▸ TRECHO SELECIONADO:
....................
Sábado, 27 de julho de 2024

Sábado, 27 de julho de 2024

Voltar O deserto na Califórnia onde os Estados Unidos abandonam imigrantes que conseguem entrar no país

“Quinta-feira”, diz em inglês a pulseira de papel azul que Marta usa no pulso. Semelhante às usadas em resorts caribenhos “all inclusive” ou em festivais de música, a Patrulha de Fronteira colocou-lhe quando a deixou aqui esta manhã.

A intenção é registrar o dia em que chegou. Porque a data de sua partida é incerta.

Há duas semanas, esta colombiana voou como turista de Cancún para a fronteira norte do México, para a zona da Baixa Califórnia onde termina abruptamente o muro de nove metros contruído por ordem de Donald Trump.

A intenção dela é atravessar para os Estados Unidos, entregar-se às autoridades e pedir asilo.

E hoje terá que passar a noite a céu aberto e com um vento que corta este trecho do deserto californiano, no meio do caminho entre San Diego e Calexico, a quilômetros da cidade mais próxima – Jacumba – e de qualquer estrada asfaltada.
....................
Entradas extraídas de uma coleção:
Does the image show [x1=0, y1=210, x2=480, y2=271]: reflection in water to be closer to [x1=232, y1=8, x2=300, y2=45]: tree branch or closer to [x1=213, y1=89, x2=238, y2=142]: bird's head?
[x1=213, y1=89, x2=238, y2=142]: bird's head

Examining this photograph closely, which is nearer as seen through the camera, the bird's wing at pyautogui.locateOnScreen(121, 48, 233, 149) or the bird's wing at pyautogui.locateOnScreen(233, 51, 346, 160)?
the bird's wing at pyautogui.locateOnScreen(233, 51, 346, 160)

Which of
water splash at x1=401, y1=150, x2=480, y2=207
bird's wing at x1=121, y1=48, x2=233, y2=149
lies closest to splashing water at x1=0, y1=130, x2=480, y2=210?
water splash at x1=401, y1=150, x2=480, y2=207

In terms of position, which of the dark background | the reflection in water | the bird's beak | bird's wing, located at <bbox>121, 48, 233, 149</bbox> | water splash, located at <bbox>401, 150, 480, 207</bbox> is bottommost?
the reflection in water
....................
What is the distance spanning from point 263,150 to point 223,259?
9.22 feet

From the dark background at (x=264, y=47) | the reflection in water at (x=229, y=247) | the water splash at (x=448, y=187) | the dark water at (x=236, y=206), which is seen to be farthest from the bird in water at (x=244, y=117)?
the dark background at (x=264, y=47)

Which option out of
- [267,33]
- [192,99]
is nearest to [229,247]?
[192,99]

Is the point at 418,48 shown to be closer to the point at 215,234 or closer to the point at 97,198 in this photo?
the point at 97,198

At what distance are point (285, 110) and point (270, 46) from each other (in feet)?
....................
▸ OBJETIVO DO EXERCÍCIO:
Transcreva do texto sobre o deserto da Califórnia o trecho de "A intenção dela" a "qualquer estrada asfaltada.". As linhas não têm relação com o texto sobre o deserto da Califórnia.

▸ RESOLUÇÃO DO EXERCÍCIO:
A intenção dela é atravessar para os Estados Unidos, entregar-se às autoridades e pedir asilo.

E hoje terá que passar a noite a céu aberto e com um vento que corta este trecho do deserto californiano, no meio do caminho entre San Diego e Calexico, a quilômetros da cidade mais próxima – Jacumba – e de qualquer estrada asfaltada.